[[ Text section open ]]

Tinder and Match Group were a poor match from the beginning, according to the new $2 billion lawsuit filed by the dating app's founders

biTinder CEO Sean Rad has been feuding with Match essentially since the founding of his dating app company, according to a new lawsuit.

The legal dispute between Tinder and parent company Match Group is new, but the bad blood between key figures at the two companies apparently isn’t.

Three of Tinder’s cofounders, along with a group of current and former key employees, believe that the management of Match Group and its corporate parent, IAC, have repeatedly reneged on formal agreements and shorted them of money and ownership since the founding of the dating-app company in 2012, according to a lawsuit filed on Tuesday. The bad-faith dealing by Match and IAC culminated in the alleged scheme that forms the centrepiece of the suit – Match Group’s alleged attempt to undermine the value of the stock options held by Tinder employees.

The Tinder founders and employees are seeking $US2 billion in compensation plus additional punitive damages in the suit.

Match Group and IAC “cheated the Tinder plaintiffs out of their contractual right to participate in the future growth of the company they built,” the Tinder founders and employees allege in their suit. “Defendants wilfully breached their contracts and their legal duties, pocketing billions of dollars earned by the Tinder plaintiffs and other Tinder optionholders.”

[[ Text section closed ]]

_Exercise tasks_
**1.** Reproduce the passage of the Tinder lawsuit article from "Three of Tinder’s" to "by Tinder employees.".
**2.** Condense the paragraph of the Tinder lawsuit article that begins "Three of Tinder's cofounders" into a shorter version that keeps its main facts.
**3.** Resume the article on the Tinder lawsuit from its final sentence, adding a few more paragraphs.

[[ Data extracts open ]]

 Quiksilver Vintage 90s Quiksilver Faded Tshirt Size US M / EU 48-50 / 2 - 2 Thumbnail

[[ Data extracts closed ]]
[[ Data extracts open ]]

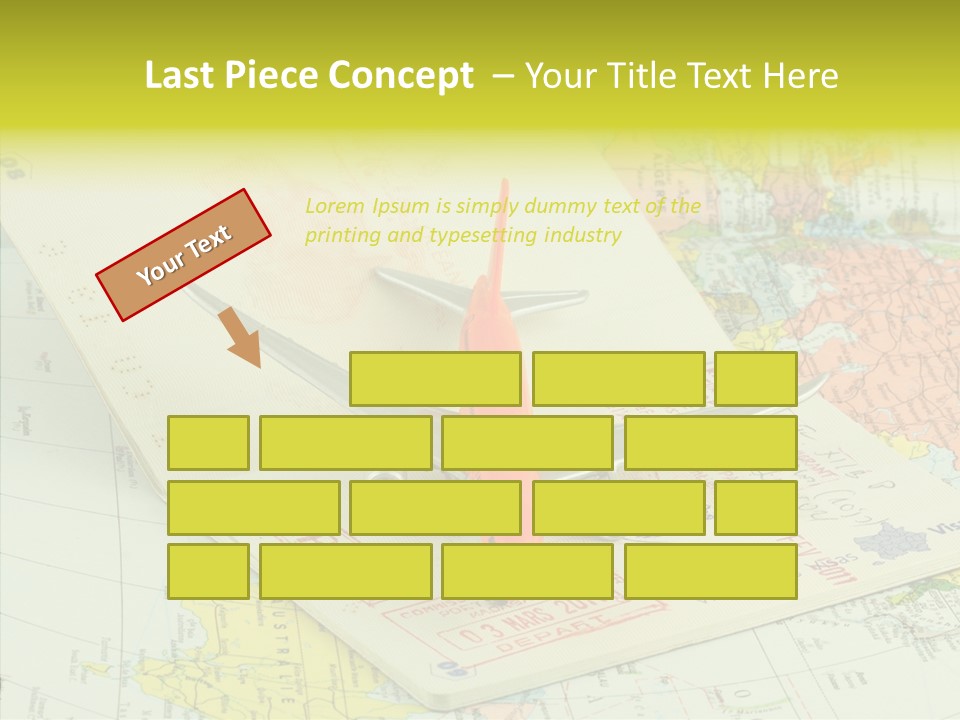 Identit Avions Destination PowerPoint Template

[[ Data extracts closed ]]

_Answers to the exercise_
**1.**
Three of Tinder’s cofounders, along with a group of current and former key employees, believe that the management of Match Group and its corporate parent, IAC, have repeatedly reneged on formal agreements and shorted them of money and ownership since the founding of the dating-app company in 2012, according to a lawsuit filed on Tuesday. The bad-faith dealing by Match and IAC culminated in the alleged scheme that forms the centrepiece of the suit – Match Group’s alleged attempt to undermine the value of the stock options held by Tinder employees.

**2.** In a lawsuit filed on Tuesday, three Tinder cofounders and a group of current and former key employees claim that Match Group and its corporate parent, IAC, have repeatedly broken formal agreements and denied them money and ownership since Tinder's founding in 2012. The central allegation is that Match Group tried to undermine the value of the stock options held by Tinder employees.

**3.**
A Match Group representative denied the allegations in a statement and suggested that the suit was the result of envy, not bad-faith dealing.

Two of the plaintiffs in the suit are no longer with the company, the representative noted in the statement. Sean Rad, Tinder’s founder and former CEO, was “dismissed” more than a year ago; and Justin Mateen, left “many years” ago, the representative said.

Rad and Mateen “may not like the fact that Tinder has experienced enormous success following their respective departures, but sour grapes alone do not a lawsuit make,” the representative said. “Mr. Rad has a rich history of outlandish public statements, and this lawsuit contains just another series of them. We look forward to defending our position in court.”

Match and Rad repeatedly clashed

Barry Diller IACDrew Angerer/Getty ImagesBarry Diller, chairman of IAC, whose Match Group subsidiary repeatedly clashed with the management of Tinder.

Match and Rad and his team were at odds almost from the beginning and repeatedly clashed, according to the suit.

Here are some of the key moments and allegations, as laid out in the Tinder team’s legal complaint:

  • Although Rad initially developed Tinder in 2012 while working for Hatch Labs, an IAC-owned incubator, and his basic concept won a hackathon contest Hatch sponsored, IAC and Hatch initially declined to foster the development of the app or to allow Rad to seek outside funding for it.
  • Instead Hatch said Rad could develop it with a team he was already on that was working on a separate app – and only in their free time.
  • Because of that arrangement, Rad proposed that the Tinder founding team get a majority stake in the app, with Hatch being a minority investor. IAC and Hatch agreed to those terms.
  • But in 2013, after Rad and his team had launched the Tinder app and seen initial success with it, IAC reneged on those terms. When it incorporated Tinder, it didn’t assign any ownership to the founders, insisting that it owned all of the app and company. It only assigned the founding team “stock appreciation rights,” which the plaintiffs claim were worth far less than the value IAC had promised them.
  • In 2014, Rad and his team got Match to agree to grant them stock options in Tinder – but only after a bitter six-month negotiating battle.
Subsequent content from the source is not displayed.